Greg Lawton, patient & medicines safety, data protection and healthcare policy consultant, contributes to today’s guest post. Greg, who worked for Boots between 2006 and 2015 and in his final role was part of the manpower planning team that assessed staffing levels in the company’s pharmacies, resigned in 2015 after he took his concerns about the inadequate staffing levels to the independent industry regulator.
At night I’d often lie awake, sometimes for hours, going over the issues endlessly in my mind. It was certainly more comfortable to be asleep, a way of escaping the worry of the things I knew. The symptoms were physical, too; one day I woke up and my jaw would temporarily dislocate every time I tried to eat, a sign that the muscles had weakened through overuse. Apparently, I’d been grinding my teeth in my sleep.
But why should trying to make things better for a company I loved be so lonely and anxious?
And importantly for this article, why should a company care how difficult it is? Why shouldn’t it be difficult to change the status quo? Doesn’t whistleblowing just get in the way of good business?
I could talk to you about organisations having a moral duty to the people they employ (or contract with) to listen to them, and to act on their concerns. They’re part of the organisation and society, after all – so it’s part of “Corporate Social Responsibility”. But that argument only carries limited weight, in my experience.
Human nature is the reason whistleblowing is tough. If you raise concerns up the chain, people realise they’re responsible for the things you’re raising concerns about. If what you’re saying is right, it could mean they’ve failed in some way – so they take steps to protect themselves, their reputations and careers, which leads to consequences for the whistleblower.
Recent issues in the news – the Gosport Hospital scandal, Facebook’s misuse of personal data and the Grenfell disaster, for example – could have benefitted from whistleblowing being easier and acted upon at an earlier stage. It must become easier for people to do so if we are to prevent such things from happening, or lessen the severity of incidents in the future.

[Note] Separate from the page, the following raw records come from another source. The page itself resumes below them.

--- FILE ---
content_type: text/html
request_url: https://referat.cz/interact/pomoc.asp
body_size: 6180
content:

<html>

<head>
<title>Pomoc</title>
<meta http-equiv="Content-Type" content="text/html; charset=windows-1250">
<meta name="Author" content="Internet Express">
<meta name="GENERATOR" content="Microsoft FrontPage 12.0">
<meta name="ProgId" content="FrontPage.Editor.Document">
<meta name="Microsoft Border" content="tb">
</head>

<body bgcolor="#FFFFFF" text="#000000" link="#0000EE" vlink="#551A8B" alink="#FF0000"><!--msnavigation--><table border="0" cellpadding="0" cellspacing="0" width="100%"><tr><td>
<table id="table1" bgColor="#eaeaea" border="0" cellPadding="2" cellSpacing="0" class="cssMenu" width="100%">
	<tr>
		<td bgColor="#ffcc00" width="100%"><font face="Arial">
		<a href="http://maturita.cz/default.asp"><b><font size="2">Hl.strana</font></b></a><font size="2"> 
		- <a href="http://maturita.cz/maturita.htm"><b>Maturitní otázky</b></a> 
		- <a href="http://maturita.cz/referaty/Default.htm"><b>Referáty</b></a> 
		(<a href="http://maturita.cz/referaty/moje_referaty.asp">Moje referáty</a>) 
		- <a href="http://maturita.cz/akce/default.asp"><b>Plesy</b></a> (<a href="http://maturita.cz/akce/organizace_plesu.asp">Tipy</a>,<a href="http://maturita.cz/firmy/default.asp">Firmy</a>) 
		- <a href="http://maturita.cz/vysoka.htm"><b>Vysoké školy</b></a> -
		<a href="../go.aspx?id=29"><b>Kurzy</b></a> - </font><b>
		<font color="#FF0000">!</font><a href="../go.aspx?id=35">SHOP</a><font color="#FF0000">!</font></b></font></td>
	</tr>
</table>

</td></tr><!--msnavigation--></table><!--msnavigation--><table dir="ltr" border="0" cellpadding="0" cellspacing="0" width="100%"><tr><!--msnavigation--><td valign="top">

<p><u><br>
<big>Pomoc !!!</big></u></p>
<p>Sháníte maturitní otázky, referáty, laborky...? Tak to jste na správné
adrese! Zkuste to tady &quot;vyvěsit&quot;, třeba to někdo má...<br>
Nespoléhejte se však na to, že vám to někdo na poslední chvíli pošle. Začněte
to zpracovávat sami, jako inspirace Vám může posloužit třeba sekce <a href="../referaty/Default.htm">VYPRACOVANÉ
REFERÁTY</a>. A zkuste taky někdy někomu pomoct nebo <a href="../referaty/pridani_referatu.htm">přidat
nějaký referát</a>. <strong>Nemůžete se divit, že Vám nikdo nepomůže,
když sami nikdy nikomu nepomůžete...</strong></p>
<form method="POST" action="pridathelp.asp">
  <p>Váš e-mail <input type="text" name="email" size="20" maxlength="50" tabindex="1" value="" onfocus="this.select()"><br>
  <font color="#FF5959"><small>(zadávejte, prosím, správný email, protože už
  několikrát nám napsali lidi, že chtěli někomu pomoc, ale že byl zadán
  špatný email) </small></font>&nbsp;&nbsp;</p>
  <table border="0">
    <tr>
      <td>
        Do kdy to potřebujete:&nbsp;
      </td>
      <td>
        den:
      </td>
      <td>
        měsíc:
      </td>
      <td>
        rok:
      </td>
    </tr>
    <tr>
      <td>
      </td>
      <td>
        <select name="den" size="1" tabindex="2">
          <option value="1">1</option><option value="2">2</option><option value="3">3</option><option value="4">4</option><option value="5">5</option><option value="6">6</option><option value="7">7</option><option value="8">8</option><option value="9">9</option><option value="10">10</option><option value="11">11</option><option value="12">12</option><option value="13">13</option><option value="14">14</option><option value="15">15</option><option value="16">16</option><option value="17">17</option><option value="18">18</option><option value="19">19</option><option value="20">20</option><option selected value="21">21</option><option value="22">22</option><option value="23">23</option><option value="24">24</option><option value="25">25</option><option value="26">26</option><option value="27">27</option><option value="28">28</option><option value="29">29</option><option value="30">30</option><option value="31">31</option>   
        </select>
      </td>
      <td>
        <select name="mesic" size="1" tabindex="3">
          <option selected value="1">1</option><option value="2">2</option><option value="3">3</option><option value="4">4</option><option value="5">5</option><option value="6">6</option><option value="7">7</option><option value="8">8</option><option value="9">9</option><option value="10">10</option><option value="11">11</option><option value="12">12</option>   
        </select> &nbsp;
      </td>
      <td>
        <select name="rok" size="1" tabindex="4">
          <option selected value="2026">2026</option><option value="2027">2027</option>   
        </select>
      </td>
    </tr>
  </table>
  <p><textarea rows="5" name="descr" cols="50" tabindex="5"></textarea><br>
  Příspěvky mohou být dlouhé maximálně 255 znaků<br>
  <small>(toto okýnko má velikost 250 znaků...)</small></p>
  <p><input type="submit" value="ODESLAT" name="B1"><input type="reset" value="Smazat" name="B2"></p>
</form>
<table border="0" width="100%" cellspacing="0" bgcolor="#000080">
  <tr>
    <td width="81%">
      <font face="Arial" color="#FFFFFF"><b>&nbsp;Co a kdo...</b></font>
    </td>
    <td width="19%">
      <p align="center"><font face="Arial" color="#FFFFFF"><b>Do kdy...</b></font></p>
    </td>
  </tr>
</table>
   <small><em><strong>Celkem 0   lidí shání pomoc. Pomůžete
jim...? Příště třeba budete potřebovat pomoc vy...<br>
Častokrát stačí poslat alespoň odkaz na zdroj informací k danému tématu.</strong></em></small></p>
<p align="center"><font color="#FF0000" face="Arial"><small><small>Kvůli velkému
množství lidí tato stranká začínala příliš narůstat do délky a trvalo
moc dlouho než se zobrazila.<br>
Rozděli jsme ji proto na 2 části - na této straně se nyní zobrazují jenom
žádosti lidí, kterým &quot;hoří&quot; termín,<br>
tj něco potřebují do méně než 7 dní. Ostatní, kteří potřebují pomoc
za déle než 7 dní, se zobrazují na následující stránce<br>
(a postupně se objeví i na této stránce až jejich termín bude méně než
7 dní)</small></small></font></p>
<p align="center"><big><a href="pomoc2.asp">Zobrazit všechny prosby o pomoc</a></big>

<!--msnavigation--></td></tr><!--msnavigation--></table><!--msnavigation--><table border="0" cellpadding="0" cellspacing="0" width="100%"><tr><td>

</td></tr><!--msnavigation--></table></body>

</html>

The law certainly needs to change. There’ll always be some organisations that want to flout the rules or suppress whistleblowing, and society should be protected from that. The current whistleblowing law in the UK – the Public Interest Disclosure Act 1998 (PIDA) – merely allows whistleblowers to seek compensation after they’ve already suffered detriment. PIDA offers little consequence to individuals for reprisal against the whistleblower, or suppressing the concerns; whistleblowers can spend years seeking compensation, but ultimately the company pays the fine and the perpetrators may continue their careers unaffected, perhaps blissfully unaware of the legal processes happening behind the scenes. In larger companies, the fines may even be budgeted for and the company may take it all in its stride.
But we also need a paradigm shift. It needs to be recognised that its beneficial to organisations to embrace and support whistleblowing. If somebody sees something’s wrong, it should be very easy to change it and put it right at an early stage. That way, you get to the optimal state of affairs easily, and that can only be a good thing for the health of an organisation and its customers, clients or patients.
Stephen Covey said “Always treat your employees exactly as you want them to treat your best customers.” That includes listening to them and having a process for putting things right when they’re wrong. An organisation that treats its staff well when they raise concerns should expect to benefit from the culture it will engender. An effective approach to whistleblowing can mean better insights going from the front line to the board and reduced HR and legal costs, to name just a few examples. Organisations will be acting in their own self-interests to have a good whistleblowing culture.